The household I grew up in… Really hectic. I am one of five kids – you had to fight your corner. We were a big family so rarely got invited anywhere and we didn't have much money so never went out. Four of us wedged in a sofa watching the The Generation Game, central heating on full blast, condensation dripping down the windows – that's my memory of it.

When I was a child I wanted to be… a chemist. I wanted to make fireworks.

If I could change one thing about myself… my hair. It started to go when I was about 23. I did all my ageing in my twenties. People say I haven't changed since then. Now everyone is catching up.

At night I dream of… myself on various TV shows. Once I was in Emmerdale. You wake up from a dream like that, you don't feel great.
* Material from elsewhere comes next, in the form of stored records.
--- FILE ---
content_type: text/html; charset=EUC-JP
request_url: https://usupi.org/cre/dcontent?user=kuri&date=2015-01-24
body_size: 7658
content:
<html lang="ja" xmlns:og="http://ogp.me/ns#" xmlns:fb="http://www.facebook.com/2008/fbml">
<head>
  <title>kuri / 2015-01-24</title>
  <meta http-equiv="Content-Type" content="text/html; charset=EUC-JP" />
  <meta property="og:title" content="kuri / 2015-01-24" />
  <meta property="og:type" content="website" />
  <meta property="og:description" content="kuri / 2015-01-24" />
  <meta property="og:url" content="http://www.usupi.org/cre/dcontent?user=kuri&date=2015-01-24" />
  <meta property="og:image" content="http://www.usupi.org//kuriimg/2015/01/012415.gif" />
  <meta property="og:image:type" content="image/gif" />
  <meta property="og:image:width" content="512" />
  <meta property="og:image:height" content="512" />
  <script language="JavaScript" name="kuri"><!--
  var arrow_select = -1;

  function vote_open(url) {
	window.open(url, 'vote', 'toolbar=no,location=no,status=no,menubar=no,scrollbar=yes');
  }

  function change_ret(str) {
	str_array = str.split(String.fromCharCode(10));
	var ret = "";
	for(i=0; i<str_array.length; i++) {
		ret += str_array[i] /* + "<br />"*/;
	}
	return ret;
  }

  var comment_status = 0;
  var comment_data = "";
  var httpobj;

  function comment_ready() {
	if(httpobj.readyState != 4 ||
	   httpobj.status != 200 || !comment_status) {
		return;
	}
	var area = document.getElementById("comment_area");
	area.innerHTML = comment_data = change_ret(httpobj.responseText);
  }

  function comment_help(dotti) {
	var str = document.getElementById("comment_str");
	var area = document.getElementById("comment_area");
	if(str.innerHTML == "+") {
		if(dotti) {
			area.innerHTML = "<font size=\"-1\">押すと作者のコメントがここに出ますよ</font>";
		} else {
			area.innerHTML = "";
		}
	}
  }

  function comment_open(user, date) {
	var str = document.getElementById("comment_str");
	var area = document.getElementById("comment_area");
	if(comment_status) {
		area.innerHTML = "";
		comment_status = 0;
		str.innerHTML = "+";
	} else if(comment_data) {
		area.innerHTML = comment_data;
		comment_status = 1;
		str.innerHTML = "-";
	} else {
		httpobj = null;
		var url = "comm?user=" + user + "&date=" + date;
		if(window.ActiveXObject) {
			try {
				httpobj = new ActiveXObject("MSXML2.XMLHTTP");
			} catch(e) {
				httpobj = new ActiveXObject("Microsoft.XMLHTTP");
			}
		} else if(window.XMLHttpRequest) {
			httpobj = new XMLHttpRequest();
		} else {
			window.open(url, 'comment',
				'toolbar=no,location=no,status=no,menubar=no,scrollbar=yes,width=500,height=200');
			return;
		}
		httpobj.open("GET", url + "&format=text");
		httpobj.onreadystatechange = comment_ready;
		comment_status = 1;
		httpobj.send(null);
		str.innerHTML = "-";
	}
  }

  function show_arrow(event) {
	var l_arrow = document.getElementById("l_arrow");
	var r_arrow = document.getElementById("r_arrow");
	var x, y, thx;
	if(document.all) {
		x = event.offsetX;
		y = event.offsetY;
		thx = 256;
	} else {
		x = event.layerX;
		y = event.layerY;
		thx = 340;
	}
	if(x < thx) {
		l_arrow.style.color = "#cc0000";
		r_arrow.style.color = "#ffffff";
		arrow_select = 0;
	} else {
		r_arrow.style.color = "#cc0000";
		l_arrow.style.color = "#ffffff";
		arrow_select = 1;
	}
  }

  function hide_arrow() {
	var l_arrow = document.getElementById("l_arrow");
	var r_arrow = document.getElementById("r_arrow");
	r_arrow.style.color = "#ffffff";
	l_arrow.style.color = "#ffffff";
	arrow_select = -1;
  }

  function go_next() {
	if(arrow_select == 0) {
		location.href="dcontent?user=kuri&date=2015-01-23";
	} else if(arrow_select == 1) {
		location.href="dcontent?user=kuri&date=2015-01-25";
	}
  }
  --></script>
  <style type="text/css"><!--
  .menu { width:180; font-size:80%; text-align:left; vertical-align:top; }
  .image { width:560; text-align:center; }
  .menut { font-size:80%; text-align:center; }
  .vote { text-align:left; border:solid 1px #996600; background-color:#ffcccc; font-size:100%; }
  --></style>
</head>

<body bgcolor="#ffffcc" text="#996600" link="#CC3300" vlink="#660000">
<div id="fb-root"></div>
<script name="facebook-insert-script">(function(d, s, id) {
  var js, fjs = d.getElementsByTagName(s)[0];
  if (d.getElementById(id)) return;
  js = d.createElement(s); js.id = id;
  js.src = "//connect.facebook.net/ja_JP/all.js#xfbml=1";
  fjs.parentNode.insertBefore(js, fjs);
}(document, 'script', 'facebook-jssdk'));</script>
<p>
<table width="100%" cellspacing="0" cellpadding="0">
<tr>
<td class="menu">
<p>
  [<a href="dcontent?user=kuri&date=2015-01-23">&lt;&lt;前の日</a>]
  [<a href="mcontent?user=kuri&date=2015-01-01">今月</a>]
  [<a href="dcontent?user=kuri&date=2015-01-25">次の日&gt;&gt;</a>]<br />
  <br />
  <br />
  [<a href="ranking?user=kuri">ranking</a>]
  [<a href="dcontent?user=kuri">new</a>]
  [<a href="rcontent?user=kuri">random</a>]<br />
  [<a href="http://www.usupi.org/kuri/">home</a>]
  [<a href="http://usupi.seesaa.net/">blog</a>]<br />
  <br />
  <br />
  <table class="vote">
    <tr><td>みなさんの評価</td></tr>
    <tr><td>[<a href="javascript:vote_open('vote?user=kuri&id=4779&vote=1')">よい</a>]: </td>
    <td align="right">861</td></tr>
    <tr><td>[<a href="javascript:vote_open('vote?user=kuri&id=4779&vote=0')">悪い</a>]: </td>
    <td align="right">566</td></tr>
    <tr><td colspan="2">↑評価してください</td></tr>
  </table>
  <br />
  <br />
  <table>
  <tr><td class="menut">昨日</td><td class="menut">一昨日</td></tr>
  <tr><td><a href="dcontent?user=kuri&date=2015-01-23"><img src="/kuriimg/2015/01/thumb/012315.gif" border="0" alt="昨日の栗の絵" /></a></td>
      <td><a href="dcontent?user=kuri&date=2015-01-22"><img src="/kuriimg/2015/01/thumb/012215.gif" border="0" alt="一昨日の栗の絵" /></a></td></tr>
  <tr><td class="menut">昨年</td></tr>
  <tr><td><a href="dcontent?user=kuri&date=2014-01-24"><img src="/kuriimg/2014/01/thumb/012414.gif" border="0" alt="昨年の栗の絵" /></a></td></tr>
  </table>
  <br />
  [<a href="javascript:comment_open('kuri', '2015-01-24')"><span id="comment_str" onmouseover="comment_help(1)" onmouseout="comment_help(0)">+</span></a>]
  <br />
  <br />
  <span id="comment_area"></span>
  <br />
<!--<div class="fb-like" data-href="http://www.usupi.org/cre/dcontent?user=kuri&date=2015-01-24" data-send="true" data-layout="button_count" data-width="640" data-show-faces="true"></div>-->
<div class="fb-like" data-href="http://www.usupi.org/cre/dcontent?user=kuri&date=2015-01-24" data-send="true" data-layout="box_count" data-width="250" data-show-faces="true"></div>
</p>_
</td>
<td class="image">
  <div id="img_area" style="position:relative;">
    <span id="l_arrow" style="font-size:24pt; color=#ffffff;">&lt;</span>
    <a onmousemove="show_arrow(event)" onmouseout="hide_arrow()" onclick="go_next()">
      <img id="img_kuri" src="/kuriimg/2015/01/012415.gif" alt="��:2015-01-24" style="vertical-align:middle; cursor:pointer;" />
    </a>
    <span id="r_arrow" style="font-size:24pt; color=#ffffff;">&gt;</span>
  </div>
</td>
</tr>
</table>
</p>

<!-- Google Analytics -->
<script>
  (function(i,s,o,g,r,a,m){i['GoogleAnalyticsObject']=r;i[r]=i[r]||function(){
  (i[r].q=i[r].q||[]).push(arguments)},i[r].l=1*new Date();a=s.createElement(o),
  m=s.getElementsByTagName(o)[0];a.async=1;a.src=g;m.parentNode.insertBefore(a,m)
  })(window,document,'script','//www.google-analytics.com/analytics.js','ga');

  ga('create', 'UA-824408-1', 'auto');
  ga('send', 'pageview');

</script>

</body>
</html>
What I see when I look in the mirror … quite a funny face.

I drive/ride… a Shadow 2, an old 1980 Rolls-Royce.

My house is… nicer than my old one. I moved because a window cleaner knocked at my door and said: "Oh, you! I thought you'd have a better house than this."
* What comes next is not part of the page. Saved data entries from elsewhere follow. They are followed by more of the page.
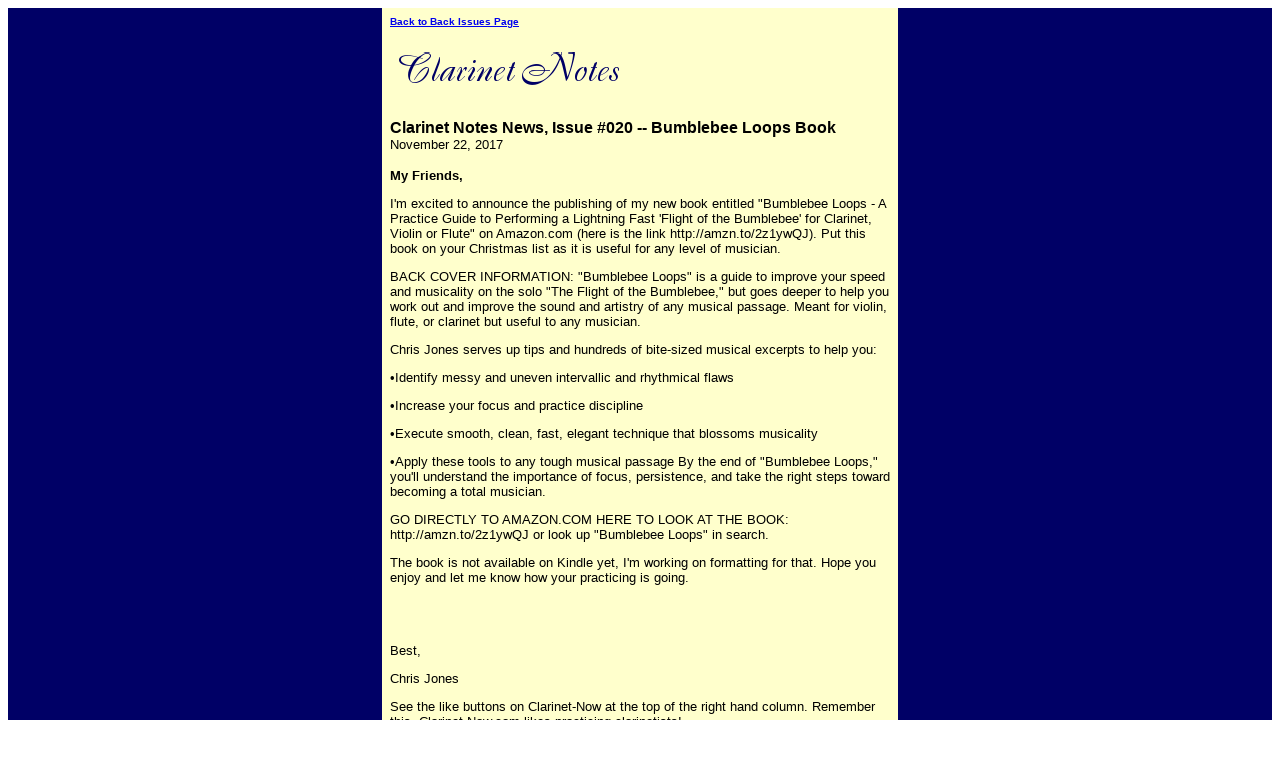

--- FILE ---
content_type: text/html; charset=UTF-8
request_url: https://www.clarinet-now.com/Clarinet_Notes-Clarinet-Notes-news20.html
body_size: 4305
content:
<HTML>
<HEAD>
<META http-equiv="Content-Type" content="text/html; charset=UTF-8">
<meta name="viewport" content="width=device-width, initial-scale=1, maximum-scale=1, minimum-scale=1">
<TITLE>Clarinet Notes News, Issue #020 -- Bumblebee Loops Book</TITLE>
<style>@media screen and (max-width:581px){table{width:100%;border:none;margin:0;padding:1%;background-color:#fff}table td{margin:0;padding:.1%}table font{font-size:100%}table font[size="1"]{font-size:90%}table img,table iframe,table embed{width:100%!important;padding:0;margin:0;float:none}}</style>
</HEAD>
<BODY>
<div style="background-color:#000066;width:100%;">
<TABLE style="margin: 0 auto; max-width: 500px; width: 100%;" border="0" cellspacing="0" cellpadding="8" bgcolor="#FFFFCC" align="center">
<TR>
<TD><FONT face="Verdana, Arial, Helvetica, sans-serif" size="1"><B><A href="https://www.clarinet-now.com/Clarinet_Notes-backissues.html">Back to Back Issues Page</A></B></FONT></TD>
</TR>
<TR>
<TD align="center"><IMG src="[data-uri]"></TD>
</TR>
<TR>
<TD>
<FONT face="Verdana, Arial, Helvetica, sans-serif"><B>Clarinet Notes News, Issue #020 -- Bumblebee Loops Book</B></FONT><BR>
<FONT face="Verdana, Arial, Helvetica, sans-serif" size="2">November 22, 2017</FONT></TD>
</TR>
<TR>
<TD><FONT face="Verdana, Arial, Helvetica, sans-serif" size="2"><p><b>My Friends,</b>
</p><p>I'm excited to announce the publishing of my new book entitled "Bumblebee Loops - A Practice Guide to Performing a Lightning Fast 'Flight of the Bumblebee' for Clarinet, Violin or Flute" on Amazon.com (here is the link http://amzn.to/2z1ywQJ). Put this book on your Christmas list as it is useful for any level of musician.
</p><p>BACK COVER INFORMATION:
"Bumblebee Loops" is a guide to improve your speed and musicality on the solo "The Flight of the Bumblebee," but goes deeper to help you work out and improve the sound and artistry of any musical passage. Meant for violin, flute, or clarinet but useful to any musician.
</p><p>Chris Jones serves up tips and hundreds of bite-sized musical excerpts to help you:
</p><p>•Identify messy and uneven intervallic and rhythmical flaws
</p><p>•Increase your focus and practice discipline
</p><p>•Execute smooth, clean, fast, elegant technique that blossoms musicality
</p><p>•Apply these
tools to any tough musical passage By the end of "Bumblebee Loops," you'll understand the importance of focus, persistence, and take the right steps toward becoming a total musician.
</p><p>GO DIRECTLY TO AMAZON.COM HERE TO LOOK AT THE BOOK: http://amzn.to/2z1ywQJ or look up "Bumblebee Loops" in search.
</p><p>The book is not available on Kindle yet, I'm working on formatting for that. Hope you enjoy and let me know how your practicing is going.
</p><p>
</p><p>
<br clear="all">
<br clear="all">
<br clear="all">
Best,
</p><p>Chris Jones</b>
</p><p>See the like buttons on Clarinet-Now at the top of the right hand column. Remember this, Clarinet-Now.com likes practicing clarinetists!
</p><p><b><a href="https://www.clarinet-now.com/">Clarinet-Now.com</a>, <a href="https://www.clarinet-now.com/Clarinet-Now-blog.html">Blog</a>,
<a href="https://twitter.com/#!/ClarinetNow">Twitter</a>, and <a href="https://www.clarinet-now.com/clarinet-notes.html">Ezine</a>
</p><p>
</p><p><a href="http://www.westpoint.edu/band/">WestPointBand.com</a> on <a href="https://twitter.com/#!/WestPointBand">Twitter</a>, and on <a href="http://www.facebook.com/westpointband">Facebook</a></b>
</p><p>
</p><p>
</FONT></TD>
</TR>
<TR>
<TD><FONT face="Verdana, Arial, Helvetica, sans-serif" size="2"></FONT></TD>
</TR>
<TR>
<TD><FONT face="Verdana, Arial, Helvetica, sans-serif" size="1"><B><A href="https://www.clarinet-now.com/Clarinet_Notes-backissues.html">Back to Back Issues Page</A></B></FONT></TD>
</TR>
</TABLE>
</div>
</BODY>
</HTML>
A book that changed me… The House of God (1978, Samuel Shem) about junior doctors in America. When I was a doctor I thought I was the only one feeling the way I did. I didn't really like the job and felt quite ambivalent towards a lot of the patients. I read this book and it was exactly what I was thinking. It's a very dark book about how you become hardened. I was in the NHS at its lowest point, doing 100 hours a week with no guarantee of a job at the end. It had a doctor's gallows humour. My humour is the opposite of all that – a reaction to it.
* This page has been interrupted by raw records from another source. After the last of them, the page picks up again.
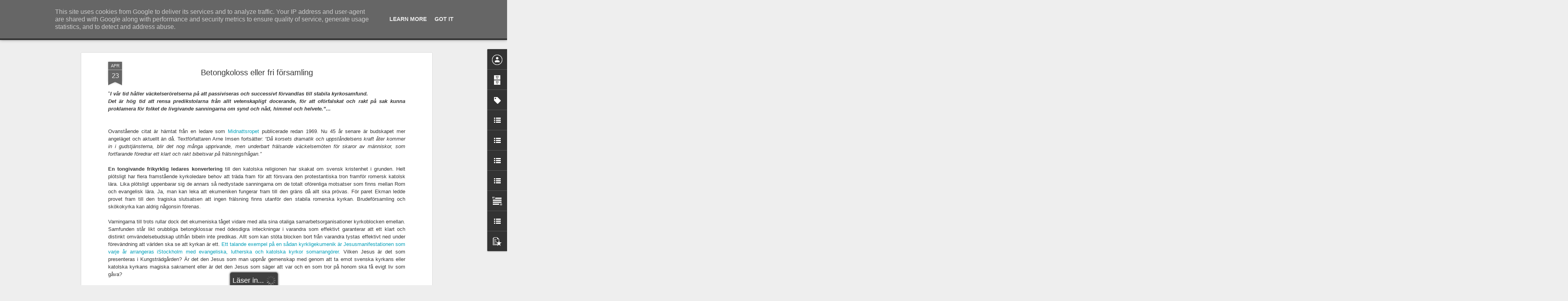

--- FILE ---
content_type: text/javascript; charset=UTF-8
request_url: http://www.berno.se/?v=0&action=initial&widgetId=LinkList5&responseType=js&xssi_token=AOuZoY5XmoSaGurEPZ7CjA1RfaRGGumWJQ%3A1770104799633
body_size: 601
content:
try {
_WidgetManager._HandleControllerResult('LinkList5', 'initial',{'title': 'Radioprogram / Videos', 'sorting': 'none', 'shownum': -1, 'links': [{'name': 'Radio Maranata \xe5terger T.B. Barratt ur boken \x22De kristne menigheter\x22', 'target': 'http://www.berno.se/2017/08/radio-maranata-aterger-tb-barratt-ur.html'}, {'name': '150 000 aborter genomf\xf6rs varje dag!', 'target': 'http://www.berno.se/2017/08/150-000-aborter-genomfors-varje-dag.html'}, {'name': 'Br\xf6dsbrytelsen en k\xe4rleksm\xe5ltid', 'target': 'http://www.berno.se/2017/06/brodsbrytelsen-en-karleksmaltid.html'}, {'name': 'Synen av David Wilkerson', 'target': 'http://www.berno.se/2017/06/synen-av-david-wilkerson.html'}, {'name': 'F\xf6rsamlingen i \xe4ndens tid', 'target': 'http://www.berno.se/2017/06/forsamlingen-i-andens-tid-radio-maranta.html'}, {'name': 'Efterreformatorisk kyrka eller v\xe4ckelser\xf6relse', 'target': 'http://www.berno.se/2017/05/efterreformatorisk-kyrka-eller.html'}, {'name': 'Ateist? V\xe5gar du se denna video? N\xe5got kan inte komma av ingenting', 'target': 'http://www.berno.se/2017/04/ateist-vagar-du-se-denna-video-nagot.html'}]});
} catch (e) {
  if (typeof log != 'undefined') {
    log('HandleControllerResult failed: ' + e);
  }
}


--- FILE ---
content_type: text/javascript; charset=UTF-8
request_url: http://www.berno.se/?v=0&action=initial&widgetId=LinkList4&responseType=js&xssi_token=AOuZoY5XmoSaGurEPZ7CjA1RfaRGGumWJQ%3A1770104799633
body_size: 293
content:
try {
_WidgetManager._HandleControllerResult('LinkList4', 'initial',{'title': '', 'sorting': 'none', 'shownum': -1, 'links': [{'name': 'Midnattsropet', 'target': 'http://midnattsropet.se/'}, {'name': 'Maranataf\xf6rsamlingen', 'target': 'http://www.maranata.se/'}, {'name': 'Kontaktinformation', 'target': 'http://www.berno.se/1985/04/kontakt.html'}]});
} catch (e) {
  if (typeof log != 'undefined') {
    log('HandleControllerResult failed: ' + e);
  }
}


--- FILE ---
content_type: text/javascript; charset=UTF-8
request_url: http://www.berno.se/?v=0&action=initial&widgetId=LinkList5&responseType=js&xssi_token=AOuZoY5XmoSaGurEPZ7CjA1RfaRGGumWJQ%3A1770104799633
body_size: 601
content:
try {
_WidgetManager._HandleControllerResult('LinkList5', 'initial',{'title': 'Radioprogram / Videos', 'sorting': 'none', 'shownum': -1, 'links': [{'name': 'Radio Maranata \xe5terger T.B. Barratt ur boken \x22De kristne menigheter\x22', 'target': 'http://www.berno.se/2017/08/radio-maranata-aterger-tb-barratt-ur.html'}, {'name': '150 000 aborter genomf\xf6rs varje dag!', 'target': 'http://www.berno.se/2017/08/150-000-aborter-genomfors-varje-dag.html'}, {'name': 'Br\xf6dsbrytelsen en k\xe4rleksm\xe5ltid', 'target': 'http://www.berno.se/2017/06/brodsbrytelsen-en-karleksmaltid.html'}, {'name': 'Synen av David Wilkerson', 'target': 'http://www.berno.se/2017/06/synen-av-david-wilkerson.html'}, {'name': 'F\xf6rsamlingen i \xe4ndens tid', 'target': 'http://www.berno.se/2017/06/forsamlingen-i-andens-tid-radio-maranta.html'}, {'name': 'Efterreformatorisk kyrka eller v\xe4ckelser\xf6relse', 'target': 'http://www.berno.se/2017/05/efterreformatorisk-kyrka-eller.html'}, {'name': 'Ateist? V\xe5gar du se denna video? N\xe5got kan inte komma av ingenting', 'target': 'http://www.berno.se/2017/04/ateist-vagar-du-se-denna-video-nagot.html'}]});
} catch (e) {
  if (typeof log != 'undefined') {
    log('HandleControllerResult failed: ' + e);
  }
}


--- FILE ---
content_type: text/javascript; charset=UTF-8
request_url: http://www.berno.se/?v=0&action=initial&widgetId=PopularPosts1&responseType=js&xssi_token=AOuZoY5XmoSaGurEPZ7CjA1RfaRGGumWJQ%3A1770104799633
body_size: 1364
content:
try {
_WidgetManager._HandleControllerResult('PopularPosts1', 'initial',{'title': '', 'showSnippets': true, 'showThumbnails': true, 'thumbnailSize': 72, 'showAuthor': false, 'showDate': false, 'posts': [{'id': '8791931605962279246', 'title': 'Bered dig m\xf6ta Gud', 'href': 'http://www.berno.se/2009/03/bered-dig-mota-gud.html', 'snippet': 'Nedan publiceras ett angel\xe4get budskap av David Wilkerson. Vi f\xf6rst\xe5r av allt som \xe4ger rum p\xe5 v\xe5r jord idag, att tiden att verka \xe4r kort. Je...', 'thumbnail': 'https://blogger.googleusercontent.com/img/b/R29vZ2xl/AVvXsEj5uEkE1ICAMDuFYfCXoFDwwVoGxsrcm9dP66_FWTqjjdN5QZm-eRs1EucOo5RGy9fQsiPyh2Qg_JJLYLRg_MjKRIkqNLicXv1hcQScfHxxq5FQrQR-S2gy5uW_X6MghF1B1a3f-oH7ZYM2/s72-c/DWpicblog.jpg', 'featuredImage': 'https://blogger.googleusercontent.com/img/b/R29vZ2xl/AVvXsEj5uEkE1ICAMDuFYfCXoFDwwVoGxsrcm9dP66_FWTqjjdN5QZm-eRs1EucOo5RGy9fQsiPyh2Qg_JJLYLRg_MjKRIkqNLicXv1hcQScfHxxq5FQrQR-S2gy5uW_X6MghF1B1a3f-oH7ZYM2/s200/DWpicblog.jpg'}, {'id': '1183752232637509067', 'title': 'Teorier presenteras som fakta', 'href': 'http://www.berno.se/2011/09/teorier-presenteras-som-fakta.html', 'snippet': '  \x26quot;Forskargruppen \xa0kan med alldeles ovanligt stor s\xe4kerhet s\xe4ga att individerna levde f\xf6r 1.997.000 \xe5r sedan, plus minus 3.000 \xe5r....', 'thumbnail': 'https://blogger.googleusercontent.com/img/b/R29vZ2xl/AVvXsEi-5QHIjaD_C7Ryz3Svo8YIWbnte0Y5Iyn-rdgbeD_s-1Gg9JBF8W9YQ-69QHJ771KlGAXuCDap5tjvsveGjuqGgbaVcpPxbj6Y7i-VgZxIoJYRbaaj_9hw20A_ghfHUf4f3cWCA-YOSf2m/s72-c/skelett.JPG', 'featuredImage': 'https://blogger.googleusercontent.com/img/b/R29vZ2xl/AVvXsEi-5QHIjaD_C7Ryz3Svo8YIWbnte0Y5Iyn-rdgbeD_s-1Gg9JBF8W9YQ-69QHJ771KlGAXuCDap5tjvsveGjuqGgbaVcpPxbj6Y7i-VgZxIoJYRbaaj_9hw20A_ghfHUf4f3cWCA-YOSf2m/s1600/skelett.JPG'}, {'id': '448978749050389318', 'title': 'Obotligt religi\xf6s', 'href': 'http://www.berno.se/2008/12/obotligt-religis.html', 'snippet': 'M\xe4nniskan \xe4r obotligt religi\xf6s. Kan kalla sig humanist, ateist, religi\xf6s, kommunist eller n\xe5got annat. Innerst inne finns \xe4nd\xe5 den d\xe4r gnaga...'}, {'id': '2186877757463301378', 'title': 'Kampen f\xf6r n\xe5dens evangelium', 'href': 'http://www.berno.se/2009/05/kampen-for-nadens-evangelium.html', 'snippet': 'Galaterbrevet \xe4r olikt Paulus \xf6vriga brev. Redan fr\xe5n inledningen m\xe4rker man att det \xe4r mycket speciella sk\xe4l som ligger till grund f\xf6r det ...'}, {'id': '2746352091279495798', 'title': 'Flykt fr\xe5n totalit\xe4rt samh\xe4lle', 'href': 'http://www.berno.se/2009/08/flykt-fran-totalitart-samhalle.html', 'snippet': '\xc4nnu ett fall av statligt maktmissbruk kan sk\xf6njas i en artikel publicerad av Dalarnas Tidning . Enligt artikeln har R\xe4ttviks kommun handlat...'}]});
} catch (e) {
  if (typeof log != 'undefined') {
    log('HandleControllerResult failed: ' + e);
  }
}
The last album I bought... I just got into Stevie Wonder. My wife has been going on at me about him for years.

My greatest regret… is that my hair hasn't been here to see my success.

My secret crush... Jennie Bond.

The last time I cried… I was listening to the song "A Place in the Sun" by Stevie Wonder – turns out it's not about that Channel 4 show. It's a very uplifting song.

My five-year plan… on tour this spring, then making a film about a crooked vet trying to get hold of my hamster... and I'm writing X Factor, the musical.

What's the point? If you consider that matter can neither be created nor destroyed, when we die our atoms go out into the universe and eventually get recycled. So if you have an infinite amount of time, then eventually you will come back exactly the same. Which suits me. I'm also hoping that Jesus will be there with all my dead pets.

My life in six words… Born in Woking, died in London.

A Life in Brief

Harry Hill, real name Matthew Hall, was born in Woking in 1964. He trained as a doctor but gave up in 1990 to become a comedian; two years later he won the Perrier Award at the Edinburgh Fringe. He began hosting his own show, Fruit Corner, on Radio 4 in 1993, before moving to TV in 1997. He hosted Harry Hill's TV Burp on ITV for 11 years; a 'best-of' DVD, Harry Hill's Cream of TV Burp is out now. Hill tours his new show, Sausage Time, from February, He lives in south London with his wife, Magda, and their three daughters.